7. The Recipient acknowledges that money damages may be an inadequate remedy for breach of this Agreement because of the difficulty of ascertaining the amount of damage that may be suffered by the Disclosing Party in the event that this Agreement is breached. Therefore, without affecting any other rights or remedies that the Disclosing Party may have at law or in equity, the Recipient acknowledges and agrees that the Disclosing Party may seek the remedies of injunction, specific performance or other equitable relief as a remedy for any such breach, threatened breach or anticipatory breach of the provisions of this Agreement by the Recipient, and the Recipient further waives any requirement for the securing or posting of any bond in connection with any such remedy. Such remedy shall not be deemed to be the exclusive remedy for the Recipient’s or its Representatives’ breach of this Agreement, but shall be in addition to all other remedies available at law or equity to the Disclosing Party.
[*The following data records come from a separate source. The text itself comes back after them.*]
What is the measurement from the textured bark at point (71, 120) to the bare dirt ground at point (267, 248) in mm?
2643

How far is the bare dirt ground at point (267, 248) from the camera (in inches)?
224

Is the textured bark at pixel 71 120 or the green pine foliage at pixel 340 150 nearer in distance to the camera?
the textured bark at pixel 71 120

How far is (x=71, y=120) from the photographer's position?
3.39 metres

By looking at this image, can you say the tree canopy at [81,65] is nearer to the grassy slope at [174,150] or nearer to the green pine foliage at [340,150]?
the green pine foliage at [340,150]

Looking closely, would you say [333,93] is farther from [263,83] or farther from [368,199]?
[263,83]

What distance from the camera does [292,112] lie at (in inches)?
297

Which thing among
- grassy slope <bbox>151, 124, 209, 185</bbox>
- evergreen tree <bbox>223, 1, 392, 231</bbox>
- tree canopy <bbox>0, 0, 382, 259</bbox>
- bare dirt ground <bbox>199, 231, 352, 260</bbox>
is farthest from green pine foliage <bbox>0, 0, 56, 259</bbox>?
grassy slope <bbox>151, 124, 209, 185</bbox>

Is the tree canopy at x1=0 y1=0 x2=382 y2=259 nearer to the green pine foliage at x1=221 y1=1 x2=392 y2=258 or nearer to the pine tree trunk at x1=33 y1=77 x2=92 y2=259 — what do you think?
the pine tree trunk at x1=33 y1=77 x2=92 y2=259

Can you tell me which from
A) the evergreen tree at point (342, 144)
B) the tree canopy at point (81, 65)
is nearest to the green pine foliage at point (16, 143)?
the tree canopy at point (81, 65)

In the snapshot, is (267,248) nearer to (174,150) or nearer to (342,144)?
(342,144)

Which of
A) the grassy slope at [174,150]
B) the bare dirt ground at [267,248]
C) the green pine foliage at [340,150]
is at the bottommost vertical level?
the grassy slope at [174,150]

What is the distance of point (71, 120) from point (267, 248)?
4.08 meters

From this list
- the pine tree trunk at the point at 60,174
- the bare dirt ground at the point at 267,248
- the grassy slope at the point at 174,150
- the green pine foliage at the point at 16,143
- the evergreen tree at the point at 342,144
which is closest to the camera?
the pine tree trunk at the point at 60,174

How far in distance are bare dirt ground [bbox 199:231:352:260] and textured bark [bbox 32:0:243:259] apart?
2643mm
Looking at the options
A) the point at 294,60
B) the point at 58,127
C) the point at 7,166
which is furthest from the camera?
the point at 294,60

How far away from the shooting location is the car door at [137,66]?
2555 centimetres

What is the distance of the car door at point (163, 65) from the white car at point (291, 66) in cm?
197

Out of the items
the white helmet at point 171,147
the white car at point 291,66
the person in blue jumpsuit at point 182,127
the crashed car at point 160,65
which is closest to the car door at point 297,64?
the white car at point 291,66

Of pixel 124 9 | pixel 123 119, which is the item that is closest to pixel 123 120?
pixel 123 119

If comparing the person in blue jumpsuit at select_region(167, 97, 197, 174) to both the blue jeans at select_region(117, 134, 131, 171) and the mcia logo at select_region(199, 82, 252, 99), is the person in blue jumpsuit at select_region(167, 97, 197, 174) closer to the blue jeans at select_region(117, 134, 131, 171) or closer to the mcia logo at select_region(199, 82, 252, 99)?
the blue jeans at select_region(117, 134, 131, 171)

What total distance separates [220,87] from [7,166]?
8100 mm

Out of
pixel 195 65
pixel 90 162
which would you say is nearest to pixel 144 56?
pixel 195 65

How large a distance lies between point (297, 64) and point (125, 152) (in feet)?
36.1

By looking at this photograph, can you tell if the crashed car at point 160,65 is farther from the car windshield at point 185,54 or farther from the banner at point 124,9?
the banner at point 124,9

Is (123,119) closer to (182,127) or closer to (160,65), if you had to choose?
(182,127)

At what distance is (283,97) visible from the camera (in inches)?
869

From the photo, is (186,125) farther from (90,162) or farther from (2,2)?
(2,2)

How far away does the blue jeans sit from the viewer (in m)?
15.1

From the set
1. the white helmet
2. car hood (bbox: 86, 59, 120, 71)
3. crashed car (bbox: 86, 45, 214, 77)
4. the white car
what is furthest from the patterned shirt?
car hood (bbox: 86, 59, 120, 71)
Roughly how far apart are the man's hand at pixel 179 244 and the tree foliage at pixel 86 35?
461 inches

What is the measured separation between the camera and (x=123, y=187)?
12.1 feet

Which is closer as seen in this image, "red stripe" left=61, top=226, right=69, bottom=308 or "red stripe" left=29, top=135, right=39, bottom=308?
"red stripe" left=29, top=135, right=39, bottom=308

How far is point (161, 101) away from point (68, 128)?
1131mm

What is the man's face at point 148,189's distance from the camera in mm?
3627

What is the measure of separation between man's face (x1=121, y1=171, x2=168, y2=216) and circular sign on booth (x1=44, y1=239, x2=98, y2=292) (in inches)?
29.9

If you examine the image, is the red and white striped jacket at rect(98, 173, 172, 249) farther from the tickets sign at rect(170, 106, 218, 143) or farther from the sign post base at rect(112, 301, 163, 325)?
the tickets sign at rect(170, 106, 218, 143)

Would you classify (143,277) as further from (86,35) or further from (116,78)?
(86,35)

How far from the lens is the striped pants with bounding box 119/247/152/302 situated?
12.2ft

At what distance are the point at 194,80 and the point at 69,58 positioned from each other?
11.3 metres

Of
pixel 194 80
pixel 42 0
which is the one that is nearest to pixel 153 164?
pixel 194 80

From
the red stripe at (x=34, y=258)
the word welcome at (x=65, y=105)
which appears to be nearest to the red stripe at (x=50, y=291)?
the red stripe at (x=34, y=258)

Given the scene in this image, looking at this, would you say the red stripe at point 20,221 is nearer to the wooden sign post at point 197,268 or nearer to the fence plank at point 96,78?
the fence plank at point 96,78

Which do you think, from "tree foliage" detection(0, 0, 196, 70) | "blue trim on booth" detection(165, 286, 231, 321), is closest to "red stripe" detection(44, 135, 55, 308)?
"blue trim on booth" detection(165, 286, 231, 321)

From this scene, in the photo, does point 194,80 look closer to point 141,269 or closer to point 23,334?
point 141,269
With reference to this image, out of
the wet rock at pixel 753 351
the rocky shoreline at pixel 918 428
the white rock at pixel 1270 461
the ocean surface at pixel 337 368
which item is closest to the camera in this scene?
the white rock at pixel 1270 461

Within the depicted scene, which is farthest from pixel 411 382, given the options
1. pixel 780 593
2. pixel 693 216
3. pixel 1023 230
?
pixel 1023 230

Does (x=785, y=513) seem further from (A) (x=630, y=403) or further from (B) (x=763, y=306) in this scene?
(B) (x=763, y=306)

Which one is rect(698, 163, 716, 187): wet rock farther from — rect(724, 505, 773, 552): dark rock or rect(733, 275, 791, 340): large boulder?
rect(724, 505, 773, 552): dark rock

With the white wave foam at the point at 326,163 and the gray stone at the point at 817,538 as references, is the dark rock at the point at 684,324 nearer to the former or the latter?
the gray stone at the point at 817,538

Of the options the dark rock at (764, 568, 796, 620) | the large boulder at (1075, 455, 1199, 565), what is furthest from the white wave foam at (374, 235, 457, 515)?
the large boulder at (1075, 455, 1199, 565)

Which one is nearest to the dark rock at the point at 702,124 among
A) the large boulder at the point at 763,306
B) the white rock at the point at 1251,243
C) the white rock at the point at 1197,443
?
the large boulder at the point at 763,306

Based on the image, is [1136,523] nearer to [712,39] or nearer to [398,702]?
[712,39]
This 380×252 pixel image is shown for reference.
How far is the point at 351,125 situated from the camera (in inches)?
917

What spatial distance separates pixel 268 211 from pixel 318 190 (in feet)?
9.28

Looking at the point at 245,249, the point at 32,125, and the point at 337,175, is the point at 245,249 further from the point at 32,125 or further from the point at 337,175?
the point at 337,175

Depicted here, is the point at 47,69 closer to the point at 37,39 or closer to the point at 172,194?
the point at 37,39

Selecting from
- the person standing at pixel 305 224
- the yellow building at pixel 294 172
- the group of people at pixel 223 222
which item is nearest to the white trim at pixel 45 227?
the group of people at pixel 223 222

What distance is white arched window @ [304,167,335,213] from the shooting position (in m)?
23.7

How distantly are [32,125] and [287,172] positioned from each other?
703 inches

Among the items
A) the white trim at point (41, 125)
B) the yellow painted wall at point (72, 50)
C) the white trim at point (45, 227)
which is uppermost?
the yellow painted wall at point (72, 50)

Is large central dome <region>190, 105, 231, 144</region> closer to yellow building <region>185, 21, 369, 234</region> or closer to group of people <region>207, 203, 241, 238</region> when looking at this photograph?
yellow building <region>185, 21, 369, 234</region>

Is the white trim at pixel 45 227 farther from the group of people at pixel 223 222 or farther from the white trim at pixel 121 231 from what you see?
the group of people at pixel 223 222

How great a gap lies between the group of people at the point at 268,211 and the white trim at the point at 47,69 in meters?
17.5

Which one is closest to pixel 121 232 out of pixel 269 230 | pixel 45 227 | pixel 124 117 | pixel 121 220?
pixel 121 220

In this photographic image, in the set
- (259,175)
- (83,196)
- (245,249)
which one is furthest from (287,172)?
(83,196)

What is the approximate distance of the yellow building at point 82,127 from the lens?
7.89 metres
8. In the event of any litigation concerning this Agreement, the prevailing party as determined by a court of competent jurisdiction in a final non-appealable order or judgment shall be entitled to be reimbursed by the non-prevailing party for its reasonable, documented out-of-pocket legal fees and expenses incurred in connection with such litigation.
9. If any term, provision, covenant or restriction of this Agreement is held by a court of competent jurisdiction to be invalid, void or unenforceable, the remainder of the terms, provisions, covenants and restrictions of this Agreement shall remain in full force and effect and shall in no way be affected, impaired or invalidated.
10. Neither party has an obligation under this Agreement to purchase any service, goods, or intangibles from the other party. Furthermore, both parties acknowledge and agree that neither this Agreement nor the exchange of information under this Agreement shall commit or bind either party to any present or future contractual relationship, nor shall this Agreement nor the exchange of information be construed as an inducement to act or not to act in any given manner. Neither party shall be liable to the other in any manner whatsoever for any decisions, obligations, costs or expenses incurred, changes in business practices, plans, organization, products, services, or otherwise, based on either party’s decision to use or rely on any information exchanged under this Agreement.
11. This Agreement states the entire agreement between the parties concerning the disclosure of Confidential Information and supersedes any prior agreements, understandings, or representations with respect thereto. Any addition or modification to this Agreement must be made in writing and signed by authorized representatives of both parties.
12. This Agreement shall be governed by, and construed and enforced in accordance with, the laws of the State of Florida, without regard to the conflicts of laws principles thereof to the extent they would require the application of the laws of another jurisdiction. In the event that this agreement, is breached, any and all disputes must be settled in a court of competent jurisdiction in the State of Florida and Orange County.
13. This Agreement may be executed by .PDF or facsimile, and in counterparts, each of which shall be deemed an original, and all of which together shall constitute one and the same instrument binding on both parties. This Agreement shall terminate on the date that is three (3) years from the date set forth above.